Hmm, barangkali ia melakukan itu untuk mengejekku, tapi aku akan membalasnya lebih setimpal. Di situ ada gundukan kayu. Aku ingin kau membuat pagar setinggi 10 meter untukku sehingga aku tidak perlu lagi melihat rumahnya. Pokoknya, aku ingin melupakannya.” Kata tukang kayu,”saya mengerti. Belikan saya paku dan peralatan. Akan saya kerjakan sesuatu yang bisa membuat tuan merasa senang.”

Kemudian sang kakak pergi ke kota untuk berbelanja berbagai kebutuhan dan menyiapkannya untuk si tukang kayu. Setelah itu ia meninggalkan tukang kayu bekerja sendirian.

Sepanjang hari tukang kayu bekerja keras, mengukur, menggergaji dan memaku. Di sore hari, ketika sang kakak petani itu kembali, tukang kayu itu baru saja menyelesaikan pekerjaannya. Betapa terbelalaknya ia begitu melihat hasil pekerjaan tukang kayu itu. Sama sekali tidak ada pagar kayu sebagaimana yang dimintanya. Namun, yang ada adalah jembatan melintasi sungai yang menghubungkan ladang pertaniannya dengan ladang pertanian adiknya. Jembatan itu begitu indah dengan undak-undakan yang tertata rapi.

Dari seberang sana, terlihat sang adik bergegas berjalan menaiki jembatan itu dengan kedua tangannya terbuka lebar. ”Kakakku, kau sungguh baik hati mau membuatkan jembatan ini. Padahal sikap dan ucapanku telah menyakiti hatimu. Maafkan aku.” kata sang adik pada kakaknya.

Dua bersaudara itu pun bertemu di tengah-tengah jembatan, saling berjabat tangan dan berpelukan. Melihat itu, tukang kayu pun membenahi perkakasnya dan bersiap-siap untuk pergi. Hai, jangan pergi dulu. Tinggallah beberapa hari lagi. Kami mempunyai banyak pekerjaan untukmu,” pinta sang kakak. ”Sesungguhnya saya ingin sekali tinggal di sini,” kata tukang kayu, ”tapi masih banyak jembatan lain yang harus saya selesaikan.”

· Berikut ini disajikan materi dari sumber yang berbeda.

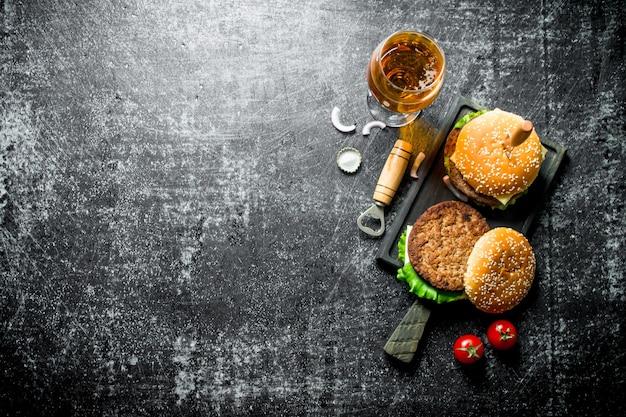 Burgers avec un couteau et de la bière dans un verre sur une table rustique noire.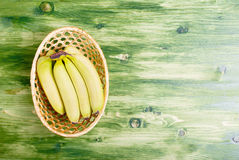 Green banana in a wicker basket on a green chalkboard on the rig Royalty Free Stock Image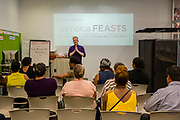 Jamaica, NY - 20 July 2017. Business plan presentations of the second cohort of the 12-week Jamaica FEASTS (Food Entrepreneurship and Training Space) program at the Queens Public Library. Entrepreneurship coach Michael Maldonado opening the final business plan presentations.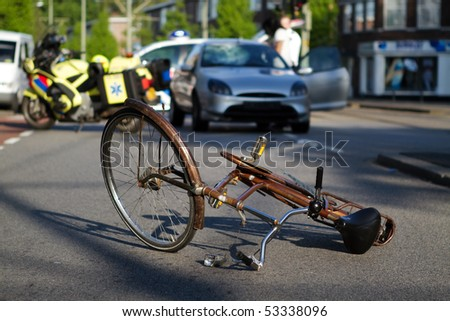 Cyclist hit by car. Paramedics and police on scene. - stock photo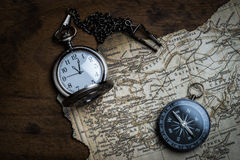 Retro compass and vintage map Stock Photography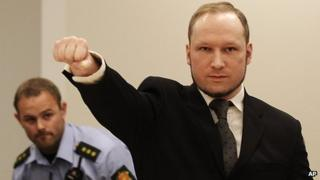 Anders Behring Breivik makes a salute after arriving in the court room at a courthouse in Oslo (24 August 2012)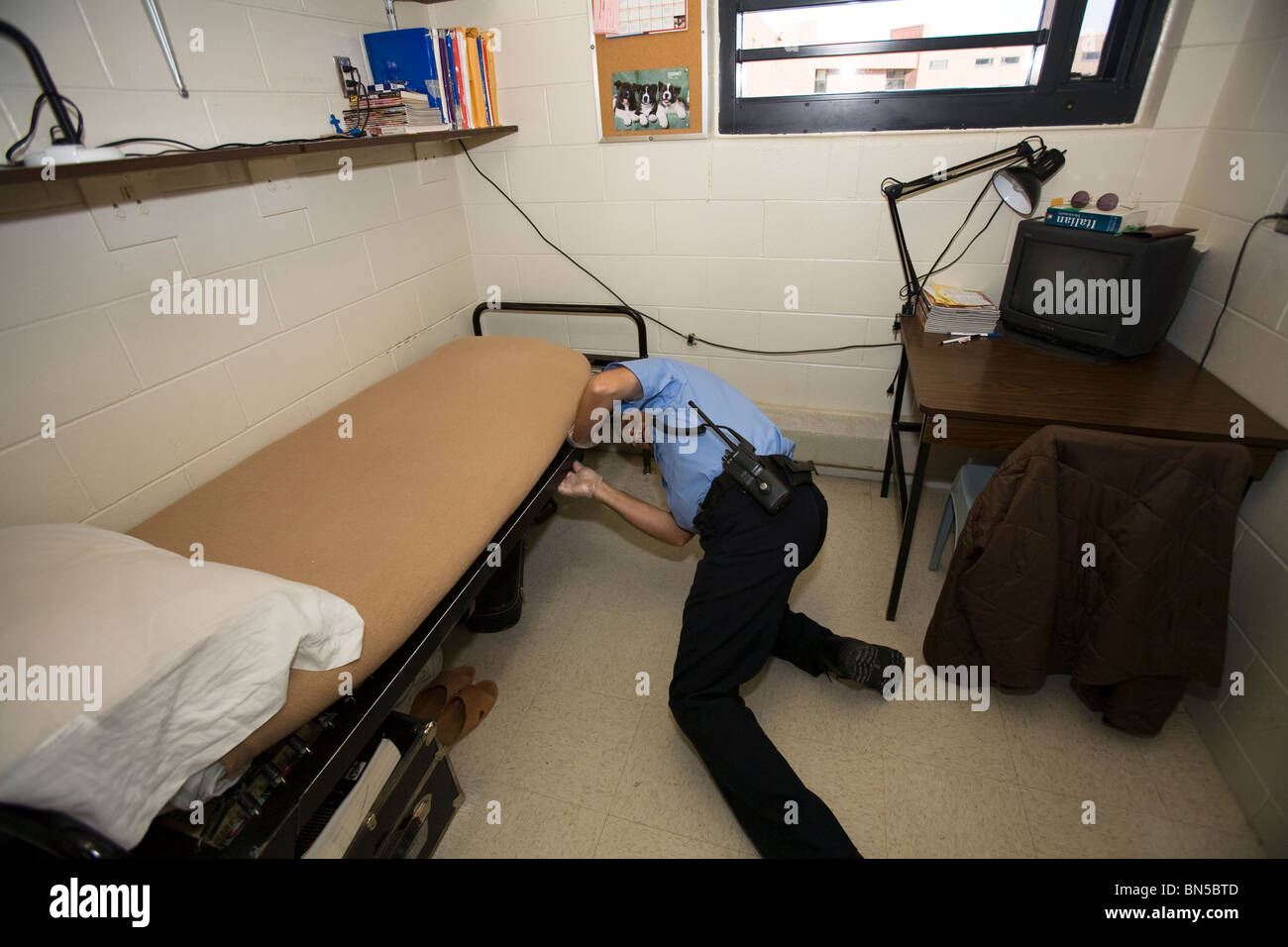 Prison guard, correctional officer, searching the cell of an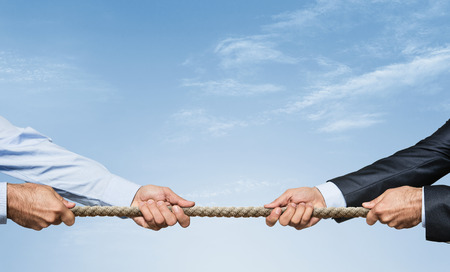 Tug war, two businessman pulling a rope in opposite directions over sky background with copy space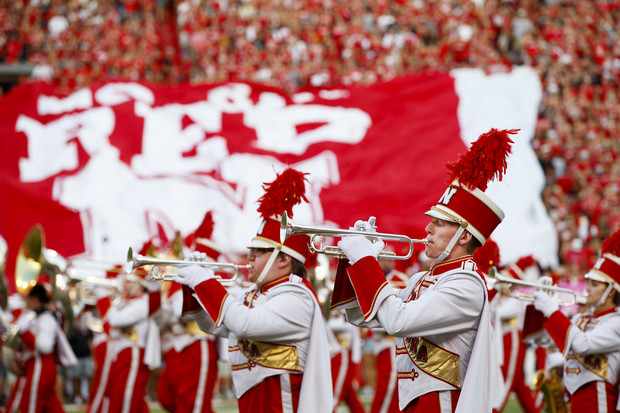 The Cornhusker Marching Band performs at the start of the Sept. 2 game with Arkansas State University. More than 30 members of the band are participating in the 22in22 Challenge, which is designed to raise awareness about veteran suicides and raise funds for veteran support services.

Apa yang bisa kita petik dari kisah diatas? Pertengkaran, perselisihan seringkali terjadi dalam keseharian kita. Dibutuhkan sikap rendah hati dari salah seorang yang berselisih untuk bisa mencairkan suasana yang keruh, panas dengan permintaan maaf yang tulus dari hati. Permintaan maaf membawa dampak yang luar biasa bagi orang yang merasa di sakiti, hati yang tadinya panas kembali menjadi dingin. Bila dua orang yang berselisih tidak mau saling mengalah, maka dibutuhkan pihak ketiga yang mau dan berusaha keras untuk mendamaikan keduanya. Orang ketiga ini bisa teman-teman dari keduanya, saudara atau bahkan orang yang tidak dikenal oleh keduanya namun peduli dengan masalah mereka.